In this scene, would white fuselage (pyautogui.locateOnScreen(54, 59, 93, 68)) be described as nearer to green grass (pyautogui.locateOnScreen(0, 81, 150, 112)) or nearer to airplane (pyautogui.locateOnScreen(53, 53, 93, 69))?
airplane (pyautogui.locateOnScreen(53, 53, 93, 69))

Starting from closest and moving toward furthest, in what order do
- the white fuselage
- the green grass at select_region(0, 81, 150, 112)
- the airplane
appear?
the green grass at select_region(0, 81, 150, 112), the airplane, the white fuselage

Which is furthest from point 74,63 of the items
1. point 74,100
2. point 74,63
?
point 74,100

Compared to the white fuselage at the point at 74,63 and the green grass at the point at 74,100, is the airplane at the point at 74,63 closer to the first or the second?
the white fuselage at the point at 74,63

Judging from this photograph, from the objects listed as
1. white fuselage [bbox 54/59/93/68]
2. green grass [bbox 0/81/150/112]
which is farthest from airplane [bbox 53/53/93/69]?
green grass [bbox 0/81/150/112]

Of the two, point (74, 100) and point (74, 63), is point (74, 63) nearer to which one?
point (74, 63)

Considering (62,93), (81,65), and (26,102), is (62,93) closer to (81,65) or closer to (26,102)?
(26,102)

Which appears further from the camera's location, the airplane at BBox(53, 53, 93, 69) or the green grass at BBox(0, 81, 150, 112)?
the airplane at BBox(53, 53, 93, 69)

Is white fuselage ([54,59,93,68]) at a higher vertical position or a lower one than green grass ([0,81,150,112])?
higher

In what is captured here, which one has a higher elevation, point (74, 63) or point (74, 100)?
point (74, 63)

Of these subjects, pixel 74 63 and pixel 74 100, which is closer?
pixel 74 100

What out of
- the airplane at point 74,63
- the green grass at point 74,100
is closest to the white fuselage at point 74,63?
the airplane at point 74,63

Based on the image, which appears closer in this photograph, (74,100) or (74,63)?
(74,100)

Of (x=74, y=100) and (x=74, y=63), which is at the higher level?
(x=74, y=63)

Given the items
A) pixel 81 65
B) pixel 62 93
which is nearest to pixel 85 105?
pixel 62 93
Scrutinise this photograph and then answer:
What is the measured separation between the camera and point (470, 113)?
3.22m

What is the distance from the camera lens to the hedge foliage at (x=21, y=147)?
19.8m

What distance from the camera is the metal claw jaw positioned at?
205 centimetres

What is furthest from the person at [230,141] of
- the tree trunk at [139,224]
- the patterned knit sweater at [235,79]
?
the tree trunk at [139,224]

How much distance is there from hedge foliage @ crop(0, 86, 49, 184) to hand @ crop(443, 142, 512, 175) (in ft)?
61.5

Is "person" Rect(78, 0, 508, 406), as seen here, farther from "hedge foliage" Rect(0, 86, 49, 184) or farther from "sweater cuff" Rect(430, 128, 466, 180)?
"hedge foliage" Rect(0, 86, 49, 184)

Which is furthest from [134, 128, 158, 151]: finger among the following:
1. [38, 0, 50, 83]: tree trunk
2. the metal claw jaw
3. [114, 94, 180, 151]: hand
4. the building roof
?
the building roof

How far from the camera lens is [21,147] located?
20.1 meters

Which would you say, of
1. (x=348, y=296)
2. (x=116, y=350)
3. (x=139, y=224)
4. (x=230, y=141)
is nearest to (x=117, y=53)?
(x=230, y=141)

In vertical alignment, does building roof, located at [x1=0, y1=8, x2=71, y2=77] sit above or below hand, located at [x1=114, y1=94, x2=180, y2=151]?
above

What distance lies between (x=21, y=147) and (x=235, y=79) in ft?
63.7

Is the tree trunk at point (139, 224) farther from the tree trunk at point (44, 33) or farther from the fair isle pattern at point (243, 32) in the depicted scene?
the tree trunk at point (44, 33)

▬▬▬▬▬▬

Short exercise
Copy the listing above word for word, from its first line to its last.

Output below
In this scene, would white fuselage (pyautogui.locateOnScreen(54, 59, 93, 68)) be described as nearer to green grass (pyautogui.locateOnScreen(0, 81, 150, 112)) or nearer to airplane (pyautogui.locateOnScreen(53, 53, 93, 69))?
airplane (pyautogui.locateOnScreen(53, 53, 93, 69))

Starting from closest and moving toward furthest, in what order do
- the white fuselage
- the green grass at select_region(0, 81, 150, 112)
- the airplane
appear?
the green grass at select_region(0, 81, 150, 112), the airplane, the white fuselage

Which is furthest from point 74,63 of the items
1. point 74,100
2. point 74,63
?
point 74,100

Compared to the white fuselage at the point at 74,63 and the green grass at the point at 74,100, is the airplane at the point at 74,63 closer to the first or the second?
the white fuselage at the point at 74,63

Judging from this photograph, from the objects listed as
1. white fuselage [bbox 54/59/93/68]
2. green grass [bbox 0/81/150/112]
which is farthest from airplane [bbox 53/53/93/69]?
green grass [bbox 0/81/150/112]

Of the two, point (74, 100) and point (74, 63), is point (74, 63) nearer to which one?
point (74, 63)

Considering (62,93), (81,65), and (26,102), is (62,93) closer to (81,65) or closer to (26,102)?
(26,102)

Which appears further from the camera's location, the airplane at BBox(53, 53, 93, 69) or the green grass at BBox(0, 81, 150, 112)?
the airplane at BBox(53, 53, 93, 69)

Is white fuselage ([54,59,93,68]) at a higher vertical position or a lower one than green grass ([0,81,150,112])?
higher

In what is captured here, which one has a higher elevation, point (74, 63) or point (74, 100)?
point (74, 63)

Of these subjects, pixel 74 63 and pixel 74 100, which is closer?
pixel 74 100

What out of
- the airplane at point 74,63
- the green grass at point 74,100
is closest to the white fuselage at point 74,63?
the airplane at point 74,63

Based on the image, which appears closer in this photograph, (74,100) or (74,63)?
(74,100)

Of (x=74, y=100) and (x=74, y=63), which is at the higher level?
(x=74, y=63)

Given the items
A) pixel 81 65
B) pixel 62 93
which is nearest to pixel 85 105?
pixel 62 93
Scrutinise this photograph and then answer:
What is the measured separation between the camera and point (470, 113)?
3.22m

What is the distance from the camera lens to the hedge foliage at (x=21, y=147)?
19.8m

What distance from the camera is the metal claw jaw positioned at?
205 centimetres

What is furthest from the person at [230,141] of
- the tree trunk at [139,224]
- the patterned knit sweater at [235,79]
?
the tree trunk at [139,224]

How much distance is there from hedge foliage @ crop(0, 86, 49, 184) to hand @ crop(443, 142, 512, 175) (in ft)?
61.5

Is "person" Rect(78, 0, 508, 406), as seen here, farther from "hedge foliage" Rect(0, 86, 49, 184) or farther from "sweater cuff" Rect(430, 128, 466, 180)?
"hedge foliage" Rect(0, 86, 49, 184)

Which is furthest from [134, 128, 158, 151]: finger among the following:
1. [38, 0, 50, 83]: tree trunk
2. the metal claw jaw
3. [114, 94, 180, 151]: hand
4. the building roof
?
the building roof

How far from the camera lens is [21,147] located?
20.1 meters

Which would you say, of
1. (x=348, y=296)
2. (x=116, y=350)
3. (x=139, y=224)
4. (x=230, y=141)
is nearest to (x=117, y=53)?
(x=230, y=141)

In vertical alignment, does building roof, located at [x1=0, y1=8, x2=71, y2=77] sit above or below hand, located at [x1=114, y1=94, x2=180, y2=151]?
above

What distance lies between (x=21, y=147) and (x=235, y=79) in ft?
63.7

Is the tree trunk at point (139, 224) farther from the tree trunk at point (44, 33) or farther from the fair isle pattern at point (243, 32) in the depicted scene?
the tree trunk at point (44, 33)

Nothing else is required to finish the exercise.